On Sept. 25, after Fisher was released, he was examined at St. Francis Hospital and found to have broken ribs and “other physical trauma.”

Fisher sued Marion County Sheriff John Layton, Lt. Col. James Martin and three unnamed jail guard about a month later. On Wednesday, Magnus-Stinson partially granted the defendants’ motion to dismiss some of Fisher’s counts, but allowed his suit to proceed on his First Amendment and 14th Amendment due process claims.

 “Accepting Mr. Fisher’s allegations as true, the Court concludes that no reasonable officer could think he was acting lawfully in beating an inmate (resulting in multiple broken ribs and other injuries) with other officers, in response to an inmate’s request to be administered his medication. And in any event, there is no shortage of clearly established law prohibiting similar conduct,” Magnus-Stinson wrote.

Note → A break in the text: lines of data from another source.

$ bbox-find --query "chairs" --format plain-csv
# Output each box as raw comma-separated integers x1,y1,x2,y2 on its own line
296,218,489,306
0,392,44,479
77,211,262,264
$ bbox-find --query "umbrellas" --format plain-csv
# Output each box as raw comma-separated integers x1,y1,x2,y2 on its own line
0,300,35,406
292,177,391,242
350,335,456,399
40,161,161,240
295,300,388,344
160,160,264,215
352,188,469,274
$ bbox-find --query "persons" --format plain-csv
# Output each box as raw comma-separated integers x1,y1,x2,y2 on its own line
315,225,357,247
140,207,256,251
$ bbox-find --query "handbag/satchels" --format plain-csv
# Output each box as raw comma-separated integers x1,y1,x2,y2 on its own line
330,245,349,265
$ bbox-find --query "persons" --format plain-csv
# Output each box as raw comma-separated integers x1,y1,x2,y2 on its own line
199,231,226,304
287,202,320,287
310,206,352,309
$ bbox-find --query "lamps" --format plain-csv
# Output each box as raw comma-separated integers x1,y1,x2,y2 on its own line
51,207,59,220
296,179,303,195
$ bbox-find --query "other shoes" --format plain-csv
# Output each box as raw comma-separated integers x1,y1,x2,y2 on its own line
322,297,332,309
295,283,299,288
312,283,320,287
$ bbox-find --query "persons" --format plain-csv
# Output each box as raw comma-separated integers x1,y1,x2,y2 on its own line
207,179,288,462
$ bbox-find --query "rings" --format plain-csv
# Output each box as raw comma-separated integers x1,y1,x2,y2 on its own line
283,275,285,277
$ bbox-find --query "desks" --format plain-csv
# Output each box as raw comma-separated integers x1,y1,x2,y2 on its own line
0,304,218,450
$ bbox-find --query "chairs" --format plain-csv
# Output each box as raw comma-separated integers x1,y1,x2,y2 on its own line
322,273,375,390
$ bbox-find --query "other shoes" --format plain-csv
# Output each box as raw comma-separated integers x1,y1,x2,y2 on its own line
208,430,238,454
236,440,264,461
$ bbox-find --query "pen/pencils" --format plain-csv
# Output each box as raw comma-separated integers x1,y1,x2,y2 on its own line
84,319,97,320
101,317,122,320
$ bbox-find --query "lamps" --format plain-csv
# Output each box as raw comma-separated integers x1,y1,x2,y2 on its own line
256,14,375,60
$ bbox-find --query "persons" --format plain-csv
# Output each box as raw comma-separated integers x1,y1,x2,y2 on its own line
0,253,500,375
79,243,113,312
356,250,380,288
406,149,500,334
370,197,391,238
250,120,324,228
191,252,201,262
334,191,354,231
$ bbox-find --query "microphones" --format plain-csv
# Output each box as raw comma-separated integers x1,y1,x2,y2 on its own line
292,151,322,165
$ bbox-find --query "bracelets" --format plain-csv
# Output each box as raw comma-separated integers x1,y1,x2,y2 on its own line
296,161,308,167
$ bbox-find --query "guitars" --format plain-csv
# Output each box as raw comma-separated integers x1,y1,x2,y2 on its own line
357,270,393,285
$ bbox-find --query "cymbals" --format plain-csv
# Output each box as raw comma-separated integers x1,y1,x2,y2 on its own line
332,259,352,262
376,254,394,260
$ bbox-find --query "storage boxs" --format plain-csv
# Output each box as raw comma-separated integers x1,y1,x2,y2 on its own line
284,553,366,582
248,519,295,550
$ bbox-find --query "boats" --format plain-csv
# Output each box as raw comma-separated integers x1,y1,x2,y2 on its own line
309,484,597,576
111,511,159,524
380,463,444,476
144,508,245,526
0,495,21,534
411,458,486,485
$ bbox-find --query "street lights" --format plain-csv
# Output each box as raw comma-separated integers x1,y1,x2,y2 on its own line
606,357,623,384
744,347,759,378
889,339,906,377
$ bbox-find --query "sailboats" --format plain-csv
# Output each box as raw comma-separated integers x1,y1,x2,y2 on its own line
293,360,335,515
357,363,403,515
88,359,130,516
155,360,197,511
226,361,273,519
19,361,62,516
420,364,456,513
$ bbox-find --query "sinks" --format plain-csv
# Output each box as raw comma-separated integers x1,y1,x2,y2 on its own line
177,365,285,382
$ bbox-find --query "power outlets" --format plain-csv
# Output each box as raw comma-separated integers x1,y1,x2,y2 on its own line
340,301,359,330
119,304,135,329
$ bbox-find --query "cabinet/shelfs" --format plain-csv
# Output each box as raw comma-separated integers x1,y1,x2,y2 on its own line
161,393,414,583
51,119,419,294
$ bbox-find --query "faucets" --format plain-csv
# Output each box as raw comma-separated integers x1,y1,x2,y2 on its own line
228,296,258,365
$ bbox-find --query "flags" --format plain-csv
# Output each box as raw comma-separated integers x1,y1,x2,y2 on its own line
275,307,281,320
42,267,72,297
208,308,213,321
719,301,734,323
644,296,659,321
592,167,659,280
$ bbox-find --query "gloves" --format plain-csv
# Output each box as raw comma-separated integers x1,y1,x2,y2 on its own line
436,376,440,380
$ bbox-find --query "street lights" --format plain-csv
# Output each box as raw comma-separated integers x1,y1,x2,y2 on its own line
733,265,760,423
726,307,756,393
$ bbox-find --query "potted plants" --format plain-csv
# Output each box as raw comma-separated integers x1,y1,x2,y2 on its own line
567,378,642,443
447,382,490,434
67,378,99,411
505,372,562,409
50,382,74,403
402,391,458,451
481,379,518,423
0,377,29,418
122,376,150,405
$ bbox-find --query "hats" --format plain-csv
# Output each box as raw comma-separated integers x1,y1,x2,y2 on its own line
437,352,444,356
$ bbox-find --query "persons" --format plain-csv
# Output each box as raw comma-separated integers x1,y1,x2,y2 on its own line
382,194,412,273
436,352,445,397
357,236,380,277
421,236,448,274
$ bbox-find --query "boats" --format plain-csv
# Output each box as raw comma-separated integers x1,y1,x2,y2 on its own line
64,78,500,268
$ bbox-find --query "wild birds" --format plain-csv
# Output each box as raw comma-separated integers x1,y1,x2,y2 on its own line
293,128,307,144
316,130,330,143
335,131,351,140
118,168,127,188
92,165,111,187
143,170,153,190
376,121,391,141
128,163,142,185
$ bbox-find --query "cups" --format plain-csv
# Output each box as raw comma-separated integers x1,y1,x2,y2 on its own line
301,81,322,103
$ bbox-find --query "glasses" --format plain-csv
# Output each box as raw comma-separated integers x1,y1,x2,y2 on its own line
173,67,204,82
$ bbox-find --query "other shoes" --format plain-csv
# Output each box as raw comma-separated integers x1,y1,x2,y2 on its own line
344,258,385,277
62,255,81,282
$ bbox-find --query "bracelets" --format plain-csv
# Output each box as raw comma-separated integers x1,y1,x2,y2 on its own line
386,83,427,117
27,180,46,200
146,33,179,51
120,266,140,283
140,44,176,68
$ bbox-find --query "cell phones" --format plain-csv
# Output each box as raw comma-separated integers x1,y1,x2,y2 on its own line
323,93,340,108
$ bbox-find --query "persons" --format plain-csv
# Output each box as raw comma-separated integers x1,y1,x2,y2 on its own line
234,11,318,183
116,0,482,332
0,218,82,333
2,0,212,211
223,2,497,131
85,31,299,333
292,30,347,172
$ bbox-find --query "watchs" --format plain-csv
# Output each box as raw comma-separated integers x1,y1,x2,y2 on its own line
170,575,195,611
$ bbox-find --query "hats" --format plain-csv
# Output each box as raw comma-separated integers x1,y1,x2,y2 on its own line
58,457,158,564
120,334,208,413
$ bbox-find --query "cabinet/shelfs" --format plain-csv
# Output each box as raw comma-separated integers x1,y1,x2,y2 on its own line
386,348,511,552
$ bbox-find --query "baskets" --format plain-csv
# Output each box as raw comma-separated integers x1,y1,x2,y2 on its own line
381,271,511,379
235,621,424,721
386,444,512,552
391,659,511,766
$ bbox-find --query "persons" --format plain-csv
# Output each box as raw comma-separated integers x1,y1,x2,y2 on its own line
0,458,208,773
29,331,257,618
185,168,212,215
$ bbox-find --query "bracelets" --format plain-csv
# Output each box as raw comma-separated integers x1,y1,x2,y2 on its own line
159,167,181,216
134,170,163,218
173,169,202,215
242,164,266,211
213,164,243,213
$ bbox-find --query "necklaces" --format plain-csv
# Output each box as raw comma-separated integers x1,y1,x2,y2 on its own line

The judge gave Fisher until Jan. 14, 2019, to file a revised statement of claims, noting several deficiencies in his complaint and its construction. She noted, for instance, the complaint identified defendants “as being employees of the City of Bicknell, instead of Marion County, giving the impression that the Complaint has been copied and pasted from a complaint in another case.”

The case in the U.S. District Court for the Southern District of Indiana, Indianapolis Division, is Fisher v. Marion County Jail, et al., 1:18-cv-649.